Bollinger Shipyards is currently the prime contractor for the first 32 of 58 FRCs to be built and delivered to the Coast Guard. Germany’s MTU provides the diesel engines for the FRC.

So far Bollinger has delivered 13 FRCs. A spokesman for the Coast Guard’s acquisition directorate told Defense Daily via email that the service has discovered several “latent defects” with the marine engines that Bollinger and MTU will correct “at no additional cost to the government.”

The issues include diesel engine exhaust diffuser assembly bolt failures that have been found on four of the vessels, and engine exhaust liner latent defects.

As originally planned for the FRC program to maintain competition and keep costs down, the Coast Guard has a new request for proposal to build the final 26 vessels. An award is expected next year, Baffer said.

The current FRCs are “very successful operational platforms,” Baffer said.

The Coast Guard’s top acquisition priority is its Offshore Patrol Cutter (OPC), which is still in the early design phases. Three companies, Bollinger, General Dynamics [GD] and Eastern Shipbuilding Group each have preliminary and contract design contracts for the OPC, which is expected to downselect to a single contractor in 2016 for a detailed design phase leading to construction of the first nine to 11 vessels. After that, as with the FRC, the Coast Guard plans to recompete OPC construction to build out the requirement of 25 of the medium endurance cutters.

Baffer said the three contractors have all completed the preliminary design portion of their contracts and have moved on to the contract design, which includes things like proposed schedules, costs and other organizational components.

The Coast Guard has requested nearly $19 million in FY ’16 for OPC, which isn’t enough to begin the detailed design phase. There is a general provision in the Department of Homeland Security’s (DHS) budget request to Congress that contains $70 million that would be transferred from elsewhere in the department to the service to begin this phase of the program. Baffer seemed confident that the funding would be there to complete OPC design with a single contractor although the several subcommittee members at the hearing, including Chairman Duncan Hunter (R-Calif.), expressed concern.

If the current schedule holds, Baffer said the first OPC would be delivered in 2021. That date is years later than originally expected, which forced the Coast Guard into an expensive repair and overhaul of its legacy medium endurance cutters.

GAO’s Mackin said the service faces a “significant gap” between the projected delivery of the OPCs and the end of service life for the cutters it is replacing. She added that the Coast Guard is studying how to keep the legacy assets around longer but that no decision has been made.

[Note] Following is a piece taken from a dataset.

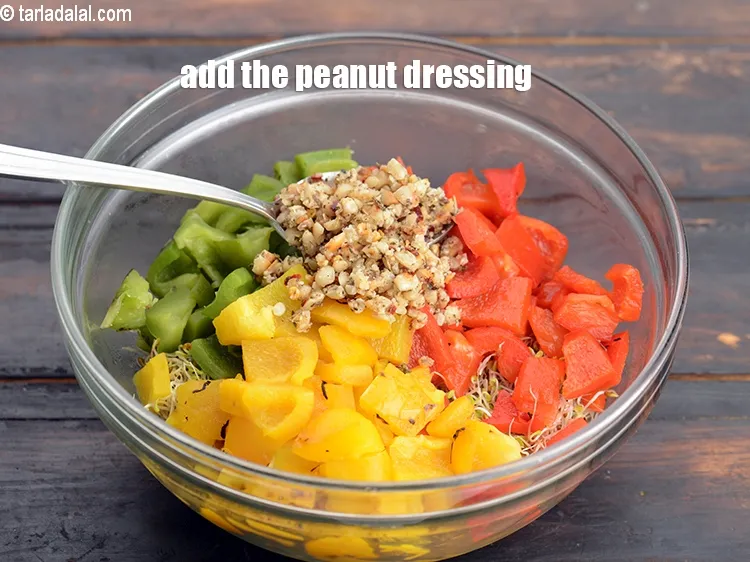 Step 27 – Add the peanut dressing.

Baffer said that the recently completed Mission Effectiveness Project for the medium-endurance cutters “bought us a few years” and an evaluation is underway to see about a further life-extension. However, “Our goal is not too spend any more money than we have too on the legacy fleet but to make sure we can cover the capability gaps until the OPCs replace them,” he said.

Under the current schedule the gap between when the OPCs begin delivering and when the legacy assets have to be retired is small and “manageable,” Baffer said. On the other hand, “The concern is if we don’t get started on OPC the gap could be very large and then it calls into question what is our offshore mission capability in the future,” he said.

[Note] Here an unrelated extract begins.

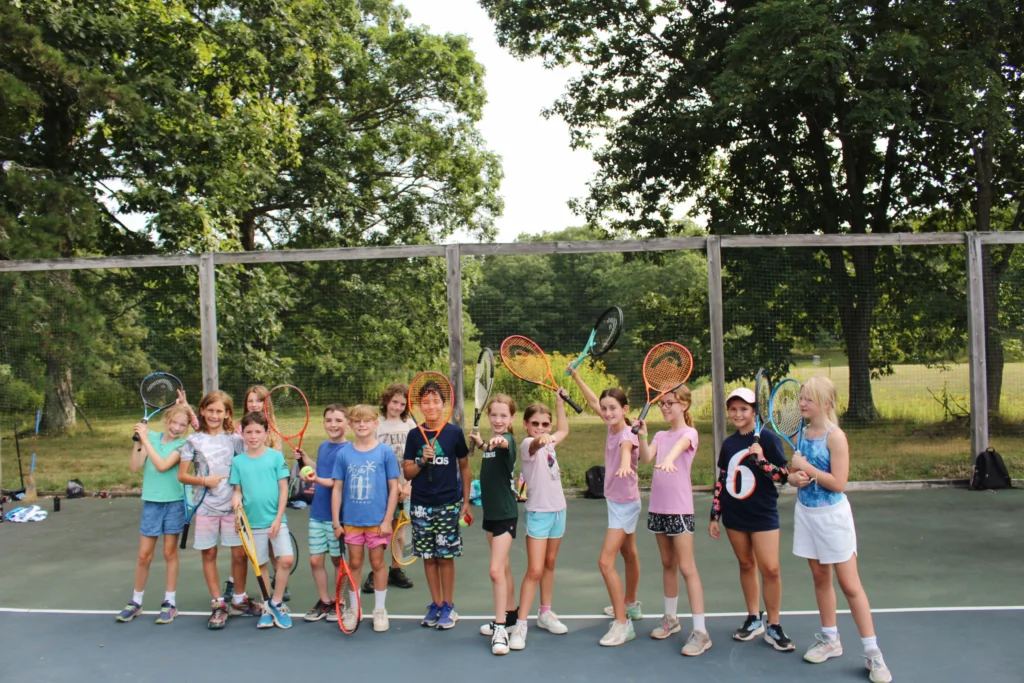 A group of campers stand together on a tennis court. Some hold rackets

The Coast Guard is currently redoing a Mission Need Statement that will help guide its future acquisition priorities. The last mission statement was done in 2005 and the new one will be out this summer.

The new Mission Need Statement will drive a new concept of operations, which will in turn help the service reevaluate its acquisition programs of record, including aviation, surface and other assets, Baffer said. Beginning later this year, the Coast Guard will conduct simulations of potential fleet mixes and measure the effectiveness of these various mixes and balance the cost of each, he said.